What is required: Please copy exactly the line that contains "United States, site archbold_FL-24." and every line after it through the end of the records, leaving the pictures out.

Data for this task:

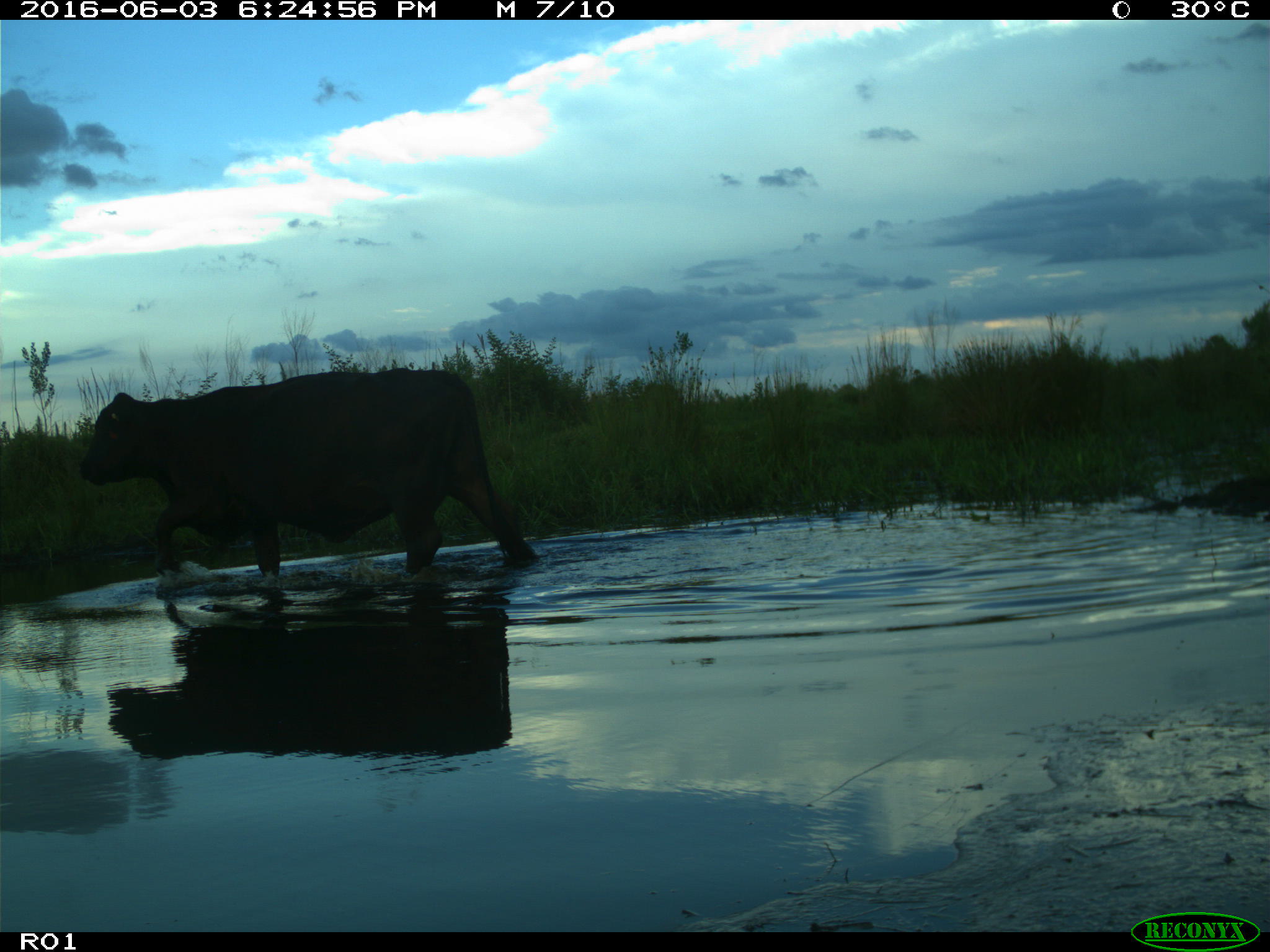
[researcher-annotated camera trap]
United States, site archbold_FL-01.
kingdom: Animalia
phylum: Chordata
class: Mammalia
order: Artiodactyla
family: Bovidae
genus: Bos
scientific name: Bos taurus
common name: domestic cow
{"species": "Bos taurus (domestic cow)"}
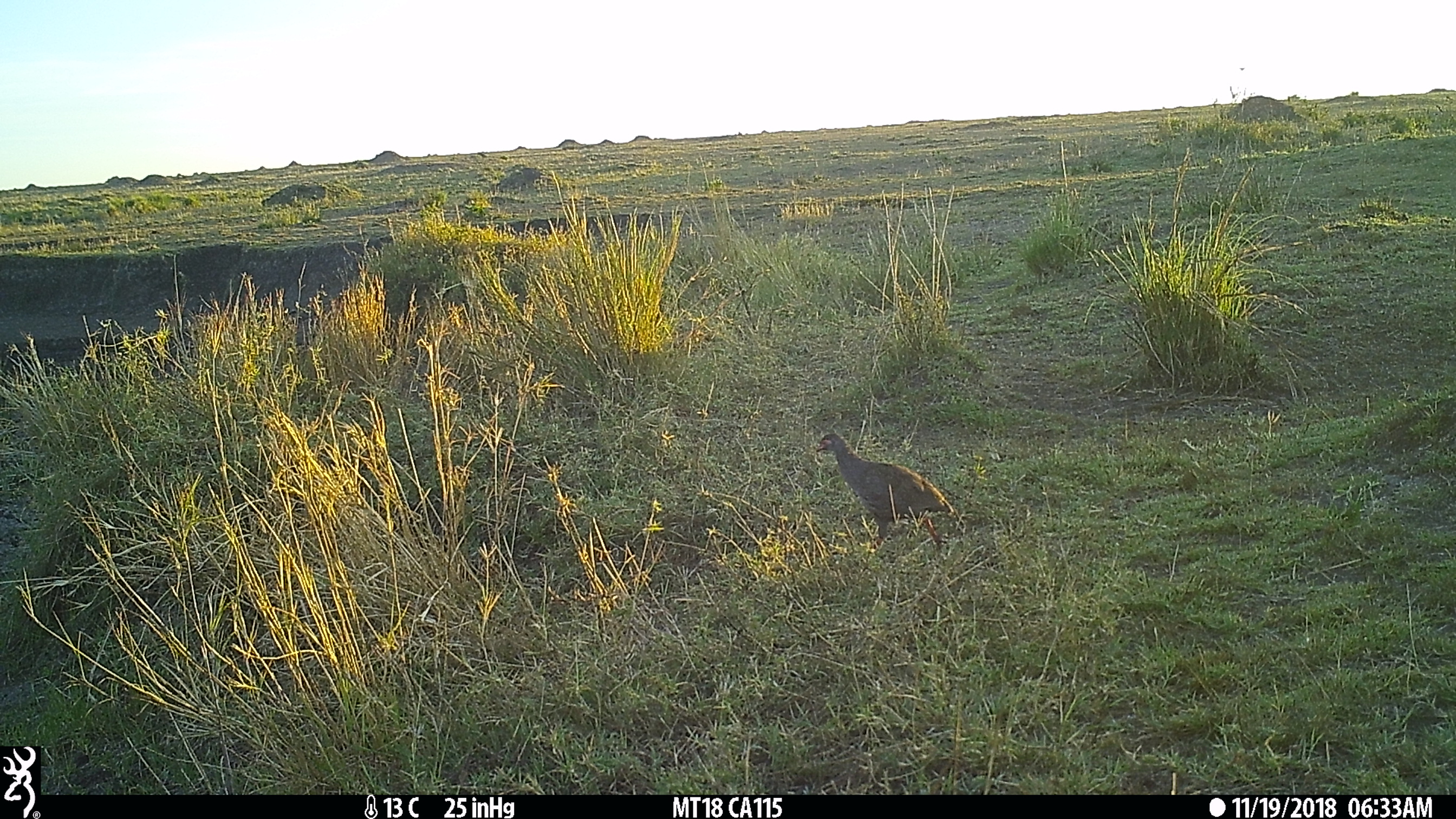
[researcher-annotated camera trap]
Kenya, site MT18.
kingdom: Animalia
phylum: Chordata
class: Aves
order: Galliformes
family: Phasianidae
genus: Pternistis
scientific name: Pternistis afer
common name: red-necked spurfowl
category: francolin rednecked spurfowl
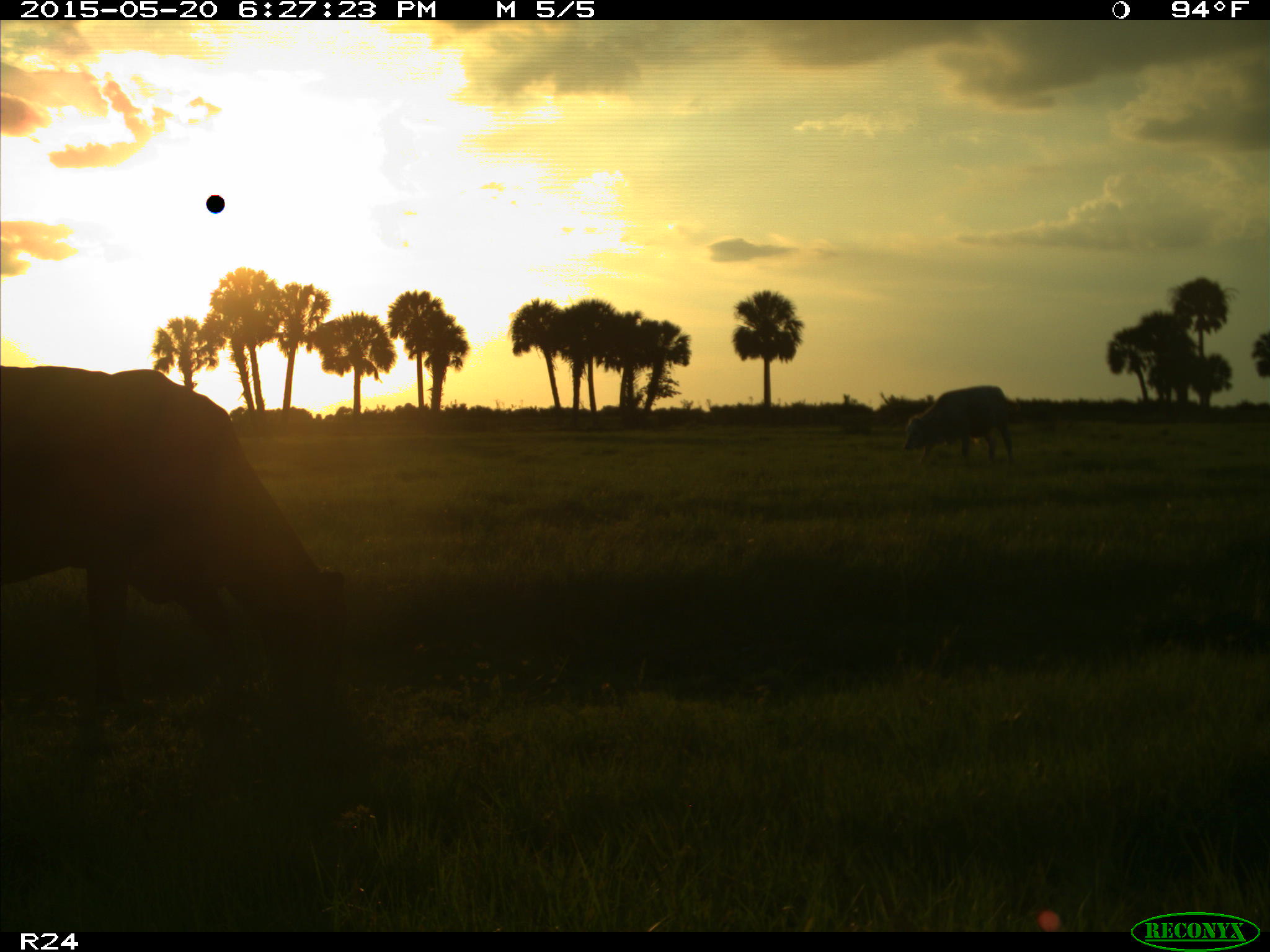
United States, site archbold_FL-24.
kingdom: Animalia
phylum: Chordata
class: Mammalia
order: Artiodactyla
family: Bovidae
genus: Bos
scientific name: Bos taurus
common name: domestic cow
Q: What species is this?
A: Bos taurus (domestic cow).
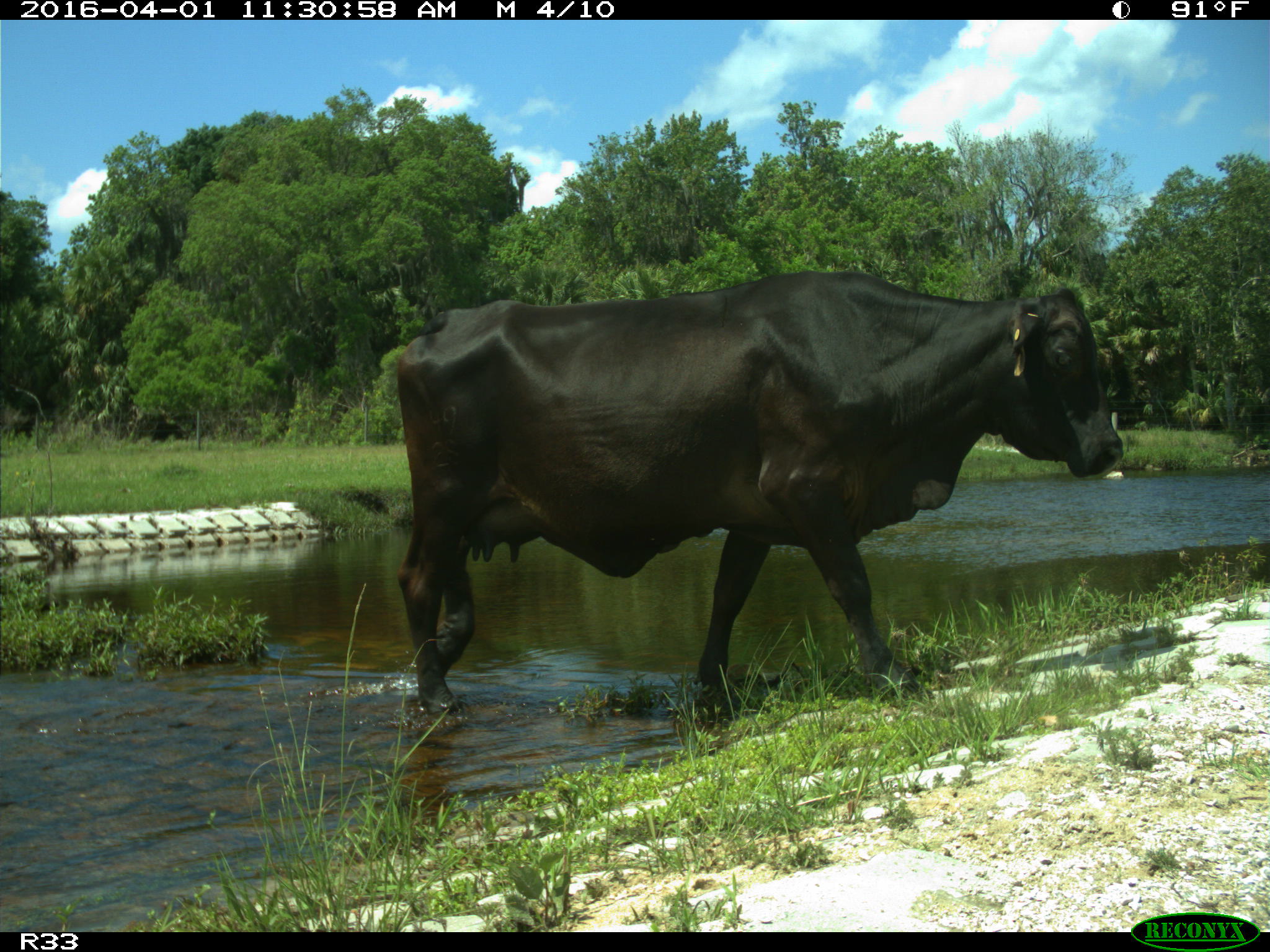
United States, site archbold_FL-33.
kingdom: Animalia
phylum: Chordata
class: Mammalia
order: Artiodactyla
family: Bovidae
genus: Bos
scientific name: Bos taurus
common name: domestic cow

Written reply:
United States, site archbold_FL-24.
kingdom: Animalia
phylum: Chordata
class: Mammalia
order: Artiodactyla
family: Bovidae
genus: Bos
scientific name: Bos taurus
common name: domestic cow
Q: What species is this?
A: Bos taurus (domestic cow).
United States, site archbold_FL-33.
kingdom: Animalia
phylum: Chordata
class: Mammalia
order: Artiodactyla
family: Bovidae
genus: Bos
scientific name: Bos taurus
common name: domestic cow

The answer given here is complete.